Convergent Mechanisms Underlying Rapid Antidepressant Action

Abstract

Traditional pharmacological treatments for depression have a delayed therapeutic onset, ranging from several weeks to months, and there is a high percentage of individuals who never respond to treatment. In contrast, ketamine produces rapid-onset antidepressant, anti-suicidal, and anti-anhedonic actions following a single administration to patients with depression. Proposed mechanisms of the antidepressant action of ketamine include N-methyl-D-aspartate receptor (NMDAR) modulation, gamma aminobutyric acid (GABA)-ergic interneuron disinhibition, and direct actions of its hydroxynorketamine (HNK) metabolites.
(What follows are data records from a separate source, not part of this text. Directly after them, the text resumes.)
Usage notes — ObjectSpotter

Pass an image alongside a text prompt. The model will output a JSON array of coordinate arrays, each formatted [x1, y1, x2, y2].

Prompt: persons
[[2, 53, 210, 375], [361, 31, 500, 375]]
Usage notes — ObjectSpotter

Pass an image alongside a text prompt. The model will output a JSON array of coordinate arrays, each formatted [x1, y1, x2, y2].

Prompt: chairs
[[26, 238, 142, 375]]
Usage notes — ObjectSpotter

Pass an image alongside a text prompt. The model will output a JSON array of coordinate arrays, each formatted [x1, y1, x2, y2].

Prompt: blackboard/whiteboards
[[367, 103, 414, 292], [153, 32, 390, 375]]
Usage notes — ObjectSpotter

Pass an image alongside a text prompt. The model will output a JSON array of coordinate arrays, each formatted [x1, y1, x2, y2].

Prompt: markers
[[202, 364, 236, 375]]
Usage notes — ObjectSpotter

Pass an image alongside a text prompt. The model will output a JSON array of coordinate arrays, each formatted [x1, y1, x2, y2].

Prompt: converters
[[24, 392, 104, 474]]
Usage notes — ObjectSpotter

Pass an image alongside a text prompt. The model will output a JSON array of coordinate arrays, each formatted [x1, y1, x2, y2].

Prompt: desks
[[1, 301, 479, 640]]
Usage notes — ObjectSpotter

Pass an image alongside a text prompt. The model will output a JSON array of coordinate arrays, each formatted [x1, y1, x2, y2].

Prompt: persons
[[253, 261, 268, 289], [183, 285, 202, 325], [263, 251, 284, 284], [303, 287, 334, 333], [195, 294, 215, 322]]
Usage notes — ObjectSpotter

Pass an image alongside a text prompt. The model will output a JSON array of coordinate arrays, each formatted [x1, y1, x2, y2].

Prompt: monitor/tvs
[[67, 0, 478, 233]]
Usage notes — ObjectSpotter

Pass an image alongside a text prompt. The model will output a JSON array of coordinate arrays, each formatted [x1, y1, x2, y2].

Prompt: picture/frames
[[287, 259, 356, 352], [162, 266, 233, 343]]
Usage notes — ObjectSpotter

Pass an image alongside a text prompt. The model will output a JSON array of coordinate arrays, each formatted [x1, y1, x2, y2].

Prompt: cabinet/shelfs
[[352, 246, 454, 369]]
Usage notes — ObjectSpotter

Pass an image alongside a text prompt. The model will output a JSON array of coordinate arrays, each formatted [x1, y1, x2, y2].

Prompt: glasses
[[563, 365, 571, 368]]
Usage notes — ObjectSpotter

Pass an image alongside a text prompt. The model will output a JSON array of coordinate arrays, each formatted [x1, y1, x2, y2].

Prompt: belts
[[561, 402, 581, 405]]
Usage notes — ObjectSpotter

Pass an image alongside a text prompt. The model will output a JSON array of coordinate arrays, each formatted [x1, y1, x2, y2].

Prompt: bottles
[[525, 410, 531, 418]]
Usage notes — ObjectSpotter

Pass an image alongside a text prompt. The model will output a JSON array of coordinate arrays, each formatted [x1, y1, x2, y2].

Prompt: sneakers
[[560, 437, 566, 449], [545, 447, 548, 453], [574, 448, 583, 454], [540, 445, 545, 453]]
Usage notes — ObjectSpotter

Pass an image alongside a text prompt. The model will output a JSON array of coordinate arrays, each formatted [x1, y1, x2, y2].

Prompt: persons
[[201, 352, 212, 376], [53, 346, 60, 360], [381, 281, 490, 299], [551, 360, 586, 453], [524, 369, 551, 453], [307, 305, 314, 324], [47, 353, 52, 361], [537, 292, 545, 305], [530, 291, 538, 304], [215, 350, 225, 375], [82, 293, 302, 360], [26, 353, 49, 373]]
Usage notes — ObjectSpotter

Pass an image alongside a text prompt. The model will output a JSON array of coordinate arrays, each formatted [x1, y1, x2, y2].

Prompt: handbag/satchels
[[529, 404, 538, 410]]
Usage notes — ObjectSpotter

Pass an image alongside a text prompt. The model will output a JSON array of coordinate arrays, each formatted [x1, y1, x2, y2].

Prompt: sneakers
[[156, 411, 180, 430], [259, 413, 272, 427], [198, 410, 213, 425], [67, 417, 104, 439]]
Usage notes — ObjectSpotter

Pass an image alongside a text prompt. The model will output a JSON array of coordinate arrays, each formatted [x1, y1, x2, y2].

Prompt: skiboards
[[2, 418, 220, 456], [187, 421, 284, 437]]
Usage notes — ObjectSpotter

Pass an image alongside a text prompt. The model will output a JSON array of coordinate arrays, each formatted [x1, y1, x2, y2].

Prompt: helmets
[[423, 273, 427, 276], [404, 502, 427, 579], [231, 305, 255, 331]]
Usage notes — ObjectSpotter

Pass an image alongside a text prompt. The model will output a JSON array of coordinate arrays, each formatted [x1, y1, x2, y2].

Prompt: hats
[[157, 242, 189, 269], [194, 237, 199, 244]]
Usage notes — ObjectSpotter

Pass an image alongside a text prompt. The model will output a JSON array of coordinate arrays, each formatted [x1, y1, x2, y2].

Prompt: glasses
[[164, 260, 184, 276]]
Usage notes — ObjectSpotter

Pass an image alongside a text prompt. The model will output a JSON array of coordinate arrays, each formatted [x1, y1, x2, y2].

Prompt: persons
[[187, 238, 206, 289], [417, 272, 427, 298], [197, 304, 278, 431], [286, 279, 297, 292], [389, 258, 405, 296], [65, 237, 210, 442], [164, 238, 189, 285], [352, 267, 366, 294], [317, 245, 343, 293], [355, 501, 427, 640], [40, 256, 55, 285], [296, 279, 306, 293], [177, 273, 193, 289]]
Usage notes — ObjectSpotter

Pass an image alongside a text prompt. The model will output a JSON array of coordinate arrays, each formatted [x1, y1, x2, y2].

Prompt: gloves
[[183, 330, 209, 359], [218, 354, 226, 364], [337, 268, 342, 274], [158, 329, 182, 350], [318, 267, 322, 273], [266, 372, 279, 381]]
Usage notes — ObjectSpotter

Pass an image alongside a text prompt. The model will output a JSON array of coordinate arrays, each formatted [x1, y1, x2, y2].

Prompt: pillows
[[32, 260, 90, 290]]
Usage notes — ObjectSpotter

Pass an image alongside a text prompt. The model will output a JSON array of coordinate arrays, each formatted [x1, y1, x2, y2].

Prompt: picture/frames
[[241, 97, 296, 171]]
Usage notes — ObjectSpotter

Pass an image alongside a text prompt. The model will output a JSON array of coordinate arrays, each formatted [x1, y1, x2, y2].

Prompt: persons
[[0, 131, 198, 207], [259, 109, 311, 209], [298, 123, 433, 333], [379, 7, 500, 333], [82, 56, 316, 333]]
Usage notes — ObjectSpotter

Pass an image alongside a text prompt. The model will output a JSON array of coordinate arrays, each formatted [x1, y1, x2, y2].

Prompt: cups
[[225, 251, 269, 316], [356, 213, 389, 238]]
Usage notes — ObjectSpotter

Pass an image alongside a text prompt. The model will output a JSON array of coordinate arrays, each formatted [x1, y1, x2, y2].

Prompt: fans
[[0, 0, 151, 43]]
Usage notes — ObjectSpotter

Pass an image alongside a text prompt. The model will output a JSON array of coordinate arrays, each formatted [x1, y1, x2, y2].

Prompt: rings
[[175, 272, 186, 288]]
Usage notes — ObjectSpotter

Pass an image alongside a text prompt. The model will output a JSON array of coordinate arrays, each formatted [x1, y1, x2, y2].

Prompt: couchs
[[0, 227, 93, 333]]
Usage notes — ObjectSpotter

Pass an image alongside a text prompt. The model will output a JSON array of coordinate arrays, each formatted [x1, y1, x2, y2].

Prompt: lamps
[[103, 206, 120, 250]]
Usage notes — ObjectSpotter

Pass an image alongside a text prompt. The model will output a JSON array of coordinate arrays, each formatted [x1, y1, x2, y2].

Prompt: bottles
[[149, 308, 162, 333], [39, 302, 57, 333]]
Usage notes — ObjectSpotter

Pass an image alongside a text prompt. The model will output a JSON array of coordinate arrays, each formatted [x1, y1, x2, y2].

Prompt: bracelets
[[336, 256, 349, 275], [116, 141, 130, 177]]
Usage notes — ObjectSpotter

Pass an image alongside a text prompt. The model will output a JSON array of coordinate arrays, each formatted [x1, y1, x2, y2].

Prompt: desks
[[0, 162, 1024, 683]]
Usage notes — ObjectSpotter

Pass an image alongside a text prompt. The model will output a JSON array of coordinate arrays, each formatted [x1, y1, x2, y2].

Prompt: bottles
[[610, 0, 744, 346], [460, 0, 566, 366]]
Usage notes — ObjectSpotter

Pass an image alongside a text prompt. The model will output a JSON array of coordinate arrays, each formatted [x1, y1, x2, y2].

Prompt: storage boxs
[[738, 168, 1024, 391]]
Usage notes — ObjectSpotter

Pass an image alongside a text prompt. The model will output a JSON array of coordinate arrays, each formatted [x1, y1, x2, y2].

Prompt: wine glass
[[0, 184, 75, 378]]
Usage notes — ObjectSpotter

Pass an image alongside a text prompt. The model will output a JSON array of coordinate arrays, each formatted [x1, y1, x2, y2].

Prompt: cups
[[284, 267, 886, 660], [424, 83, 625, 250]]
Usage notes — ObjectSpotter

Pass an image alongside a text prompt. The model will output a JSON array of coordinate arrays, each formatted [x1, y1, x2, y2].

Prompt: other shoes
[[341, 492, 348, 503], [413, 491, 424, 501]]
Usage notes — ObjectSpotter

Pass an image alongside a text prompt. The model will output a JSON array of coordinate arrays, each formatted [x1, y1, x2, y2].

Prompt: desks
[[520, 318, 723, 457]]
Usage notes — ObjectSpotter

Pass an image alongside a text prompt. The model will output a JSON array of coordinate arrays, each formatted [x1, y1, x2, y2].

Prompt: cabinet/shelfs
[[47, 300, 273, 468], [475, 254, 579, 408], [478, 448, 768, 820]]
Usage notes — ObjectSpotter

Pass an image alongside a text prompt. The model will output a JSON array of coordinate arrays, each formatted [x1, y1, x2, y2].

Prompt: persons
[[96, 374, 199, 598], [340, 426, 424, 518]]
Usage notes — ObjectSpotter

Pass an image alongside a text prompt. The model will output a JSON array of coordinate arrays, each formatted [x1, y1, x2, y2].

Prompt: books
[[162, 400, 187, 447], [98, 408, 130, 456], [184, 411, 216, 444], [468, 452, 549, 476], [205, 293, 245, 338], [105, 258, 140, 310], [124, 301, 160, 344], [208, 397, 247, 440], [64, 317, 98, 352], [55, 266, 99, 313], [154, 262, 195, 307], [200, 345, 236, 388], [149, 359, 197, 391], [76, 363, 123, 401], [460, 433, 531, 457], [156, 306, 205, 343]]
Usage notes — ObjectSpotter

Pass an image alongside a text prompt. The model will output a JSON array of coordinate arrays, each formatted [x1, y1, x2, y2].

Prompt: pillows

Downstream actions include activation of the mechanistic target of rapamycin (mTOR), deactivation of glycogen synthase kinase-3 and eukaryotic elongation factor 2 (eEF2), enhanced brain-derived neurotrophic factor (BDNF) signaling, and activation of α-amino-3-hydroxy-5-methyl-4-isoxazole-propionic acid receptors (AMPARs). These putative mechanisms of ketamine action are not mutually exclusive and may complement each other to induce potentiation of excitatory synapses in affective-regulating brain circuits, which results in amelioration of depression symptoms. We review these proposed mechanisms of ketamine action in the context of how such mechanisms are informing the development of novel putative rapid-acting antidepressant drugs. Such drugs that have undergone pre-clinical, and in some cases clinical, testing include the muscarinic acetylcholine receptor antagonist scopolamine, GluN2B-NMDAR antagonists (i.e., CP-101,606, MK-0657), (2R,6R)-HNK, NMDAR glycine site modulators (i.e., 4-chlorokynurenine, pro-drug of the glycineB NMDAR antagonist 7-chlorokynurenic acid), NMDAR agonists [i.e., GLYX-13 (rapastinel)], metabotropic glutamate receptor 2/3 (mGluR2/3) antagonists, GABAA receptor modulators, and drugs acting on various serotonin receptor subtypes. These ongoing studies suggest that the future acute treatment of depression will typically occur within hours, rather than months, of treatment initiation.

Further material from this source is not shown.